Regarding withdrawal times, it remains difficult to assess the true mucosal inspection time without this being impacted by the additional time spent on polyp assessment and resection. Though studies generally pause a stopwatch at the time of polypectomy, there are still delays when a polyp is found, for example, while the stopwatch is paused and restarted on each occasion.

3. Cost Effectiveness

There are controversies surrounding the cost-efficacy of implementing CADe-assisted colonoscopy in screening programs. Initially, the increase in adenoma detection will result in an increased healthcare burden because of requirements for pathological evaluation and a shortening of surveillance intervals. However, eventually, the reduction in adenoma miss rates may mean that surveillance guidelines are able to be adjusted, and there are significant cost savings if advanced colorectal cancers are able to be prevented. In 2022, Mori et al. investigated this further by performing a pooled analysis of RCTs, demonstrating that the proportion of patients who were recommended more intensive surveillance according to US guidelines increased from 8.4% in the control group to 11.3% in the CADe group (RR 1.35, 95% CI 1.16–1.57), which would place a significant burden on a strained healthcare system ^[45][53]. However, Areia et al. developed a microsimulation model in a hypothetic cohort to show that the implementation of CADe detection in a US population resulted in a yearly additional prevention of 7194 colorectal cancer cases and 2089 related deaths, with cost savings of USD 290 million ^[46][54]. This is aptly described in the World Endoscopy Organisation position statement on AI in colonoscopy in 2023, which states the following: ‘In the short term, use of CADe is likely to increase health-care costs by detecting more adenomas’, but ‘the increased cost by CADe could be balanced by savings in costs related to cancer treatment due to CADe-related cancer prevention‘ ^[47][55].

4. Summary

CADe systems lead to improved adenoma detection, particularly for diminutive adenomas and polyp subgroups more likely to be missed because of human error, including non-polypoid adenomas, right-sided adenomas, and SSLs. While this has not yet been consistently supported by ‘real-world’ studies, the existing retrospective studies introduce forms of bias that may influence results.

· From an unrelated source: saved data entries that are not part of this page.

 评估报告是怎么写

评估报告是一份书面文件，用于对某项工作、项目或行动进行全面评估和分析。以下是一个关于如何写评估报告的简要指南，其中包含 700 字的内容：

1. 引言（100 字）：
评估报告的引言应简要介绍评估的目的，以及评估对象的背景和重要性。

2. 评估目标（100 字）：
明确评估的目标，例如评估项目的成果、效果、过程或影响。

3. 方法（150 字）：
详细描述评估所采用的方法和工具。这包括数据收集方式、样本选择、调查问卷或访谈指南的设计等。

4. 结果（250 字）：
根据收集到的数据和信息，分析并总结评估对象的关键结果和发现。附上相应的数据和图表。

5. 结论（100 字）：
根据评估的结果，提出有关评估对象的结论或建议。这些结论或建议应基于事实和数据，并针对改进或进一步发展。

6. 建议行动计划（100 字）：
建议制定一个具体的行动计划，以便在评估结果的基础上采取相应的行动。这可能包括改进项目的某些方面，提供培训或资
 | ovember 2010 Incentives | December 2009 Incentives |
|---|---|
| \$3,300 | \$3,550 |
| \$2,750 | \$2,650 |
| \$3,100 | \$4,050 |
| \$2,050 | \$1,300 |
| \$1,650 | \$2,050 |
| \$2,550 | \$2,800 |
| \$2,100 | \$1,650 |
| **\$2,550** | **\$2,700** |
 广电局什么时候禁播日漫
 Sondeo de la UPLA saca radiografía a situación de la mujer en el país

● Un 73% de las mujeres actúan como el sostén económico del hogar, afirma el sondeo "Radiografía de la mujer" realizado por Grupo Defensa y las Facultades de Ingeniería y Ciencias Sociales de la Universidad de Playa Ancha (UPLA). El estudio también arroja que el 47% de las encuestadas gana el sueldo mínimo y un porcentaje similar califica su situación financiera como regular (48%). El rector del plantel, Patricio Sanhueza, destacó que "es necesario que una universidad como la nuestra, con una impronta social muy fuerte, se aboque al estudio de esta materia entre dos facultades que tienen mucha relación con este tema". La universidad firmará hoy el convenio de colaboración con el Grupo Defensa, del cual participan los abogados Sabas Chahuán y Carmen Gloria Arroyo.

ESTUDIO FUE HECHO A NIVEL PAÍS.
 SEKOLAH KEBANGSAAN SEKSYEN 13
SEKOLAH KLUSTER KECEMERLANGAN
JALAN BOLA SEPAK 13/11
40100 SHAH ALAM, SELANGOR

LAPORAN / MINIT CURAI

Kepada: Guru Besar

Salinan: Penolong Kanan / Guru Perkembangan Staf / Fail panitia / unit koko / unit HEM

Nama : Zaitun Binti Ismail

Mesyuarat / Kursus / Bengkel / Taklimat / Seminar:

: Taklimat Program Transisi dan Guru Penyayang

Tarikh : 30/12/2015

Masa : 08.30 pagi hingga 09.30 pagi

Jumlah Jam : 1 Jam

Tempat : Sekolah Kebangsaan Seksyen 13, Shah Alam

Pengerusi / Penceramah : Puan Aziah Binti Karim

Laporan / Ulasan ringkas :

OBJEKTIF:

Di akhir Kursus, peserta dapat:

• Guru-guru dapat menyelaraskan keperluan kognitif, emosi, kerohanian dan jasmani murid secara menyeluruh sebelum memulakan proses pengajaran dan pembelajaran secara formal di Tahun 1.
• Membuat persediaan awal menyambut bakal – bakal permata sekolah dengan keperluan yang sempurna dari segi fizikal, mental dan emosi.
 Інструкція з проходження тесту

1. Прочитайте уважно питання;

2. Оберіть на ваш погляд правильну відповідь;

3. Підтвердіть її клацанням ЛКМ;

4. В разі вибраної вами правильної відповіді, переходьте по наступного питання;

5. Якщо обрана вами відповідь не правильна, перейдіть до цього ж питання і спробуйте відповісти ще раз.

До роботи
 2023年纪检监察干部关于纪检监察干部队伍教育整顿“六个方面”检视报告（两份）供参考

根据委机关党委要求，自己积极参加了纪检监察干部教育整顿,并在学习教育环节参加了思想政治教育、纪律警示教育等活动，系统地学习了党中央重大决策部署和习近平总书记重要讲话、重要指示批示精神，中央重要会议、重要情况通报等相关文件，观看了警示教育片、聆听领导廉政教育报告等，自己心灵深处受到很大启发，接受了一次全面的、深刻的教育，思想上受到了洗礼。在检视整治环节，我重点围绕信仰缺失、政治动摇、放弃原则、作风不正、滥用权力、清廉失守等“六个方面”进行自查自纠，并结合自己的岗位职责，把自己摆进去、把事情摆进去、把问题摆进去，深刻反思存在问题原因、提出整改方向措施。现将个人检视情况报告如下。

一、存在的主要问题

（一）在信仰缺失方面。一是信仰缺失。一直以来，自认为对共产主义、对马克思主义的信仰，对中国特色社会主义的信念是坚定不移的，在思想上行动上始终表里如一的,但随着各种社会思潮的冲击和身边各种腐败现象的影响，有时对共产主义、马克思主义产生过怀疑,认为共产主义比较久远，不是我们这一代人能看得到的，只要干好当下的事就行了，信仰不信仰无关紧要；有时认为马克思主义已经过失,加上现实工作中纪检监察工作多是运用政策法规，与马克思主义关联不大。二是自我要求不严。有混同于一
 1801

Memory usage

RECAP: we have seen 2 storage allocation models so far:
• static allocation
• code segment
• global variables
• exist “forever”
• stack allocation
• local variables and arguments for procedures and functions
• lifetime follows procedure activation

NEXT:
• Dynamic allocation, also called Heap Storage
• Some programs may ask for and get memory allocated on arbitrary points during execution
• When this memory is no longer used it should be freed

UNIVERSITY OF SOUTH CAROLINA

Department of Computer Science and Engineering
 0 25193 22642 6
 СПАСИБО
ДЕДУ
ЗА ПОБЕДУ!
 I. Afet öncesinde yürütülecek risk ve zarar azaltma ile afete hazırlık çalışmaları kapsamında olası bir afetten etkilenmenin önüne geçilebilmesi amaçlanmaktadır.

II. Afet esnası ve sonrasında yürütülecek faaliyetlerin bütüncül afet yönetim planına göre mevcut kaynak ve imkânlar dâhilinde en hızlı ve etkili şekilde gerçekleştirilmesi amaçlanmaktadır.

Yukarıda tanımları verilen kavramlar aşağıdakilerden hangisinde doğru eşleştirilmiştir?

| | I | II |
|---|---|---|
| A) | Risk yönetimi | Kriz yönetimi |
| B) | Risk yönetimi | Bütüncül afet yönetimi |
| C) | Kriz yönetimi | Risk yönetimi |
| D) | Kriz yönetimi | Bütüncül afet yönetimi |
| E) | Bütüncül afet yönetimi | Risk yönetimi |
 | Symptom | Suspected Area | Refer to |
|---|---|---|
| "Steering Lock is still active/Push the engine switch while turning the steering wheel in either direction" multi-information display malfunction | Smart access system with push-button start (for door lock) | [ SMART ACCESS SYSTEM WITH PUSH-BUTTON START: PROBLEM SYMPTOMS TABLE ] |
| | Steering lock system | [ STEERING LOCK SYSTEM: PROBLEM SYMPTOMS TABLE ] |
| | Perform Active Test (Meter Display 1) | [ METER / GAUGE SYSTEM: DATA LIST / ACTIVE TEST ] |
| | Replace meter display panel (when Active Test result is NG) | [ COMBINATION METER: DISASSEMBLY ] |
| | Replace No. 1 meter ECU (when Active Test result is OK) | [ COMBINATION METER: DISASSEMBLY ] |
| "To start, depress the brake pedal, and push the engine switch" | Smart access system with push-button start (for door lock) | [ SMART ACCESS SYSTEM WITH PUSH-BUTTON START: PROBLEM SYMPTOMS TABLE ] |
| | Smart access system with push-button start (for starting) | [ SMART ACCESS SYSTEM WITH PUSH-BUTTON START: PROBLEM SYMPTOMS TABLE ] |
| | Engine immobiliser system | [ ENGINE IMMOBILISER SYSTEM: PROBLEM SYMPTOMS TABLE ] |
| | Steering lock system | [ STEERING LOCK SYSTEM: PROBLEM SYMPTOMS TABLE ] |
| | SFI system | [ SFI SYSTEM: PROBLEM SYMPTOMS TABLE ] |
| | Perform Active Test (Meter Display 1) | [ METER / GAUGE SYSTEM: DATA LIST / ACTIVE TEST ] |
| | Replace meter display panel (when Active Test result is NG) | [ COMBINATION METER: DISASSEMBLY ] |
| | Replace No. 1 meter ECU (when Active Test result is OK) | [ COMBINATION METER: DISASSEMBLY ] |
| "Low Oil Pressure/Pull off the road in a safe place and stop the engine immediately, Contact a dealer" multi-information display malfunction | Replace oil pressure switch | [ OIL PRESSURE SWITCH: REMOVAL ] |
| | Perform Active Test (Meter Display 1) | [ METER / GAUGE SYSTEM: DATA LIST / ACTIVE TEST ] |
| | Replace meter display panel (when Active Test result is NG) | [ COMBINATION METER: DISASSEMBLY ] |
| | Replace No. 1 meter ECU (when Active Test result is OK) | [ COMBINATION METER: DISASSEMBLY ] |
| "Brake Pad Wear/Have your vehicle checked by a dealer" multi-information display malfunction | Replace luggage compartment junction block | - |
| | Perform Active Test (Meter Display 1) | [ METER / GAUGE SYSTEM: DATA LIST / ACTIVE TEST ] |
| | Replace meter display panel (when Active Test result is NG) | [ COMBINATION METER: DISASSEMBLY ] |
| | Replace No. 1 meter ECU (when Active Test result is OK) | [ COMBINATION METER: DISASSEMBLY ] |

What has been demonstrated, however, is that, with the support of CADe, regular endoscopists can achieve equivalent performance in adenoma detection to expert high-ADR endoscopists in referral centres, standardising the quality of service provision. Given the dramatic increase in demand for colonoscopy with the implementation of population screening programs, not all patients will have access to expert referral centres for colonoscopy. CADe systems, therefore, have the capacity to make equality of healthcare provision a reality despite inevitable resource limitations. This sentiment is echoed by the European Society of Gastrointestinal Endoscopy (ESGE) 2022 position paper on AI in gastrointestinal endoscopy, stating that ‘the task of AI is to lift the less experienced to the level of experienced endoscopists rather than to further increase the high ADR values of the high-detector experts’ ^[40][48]. In this way, CADe is clearly meeting its objective.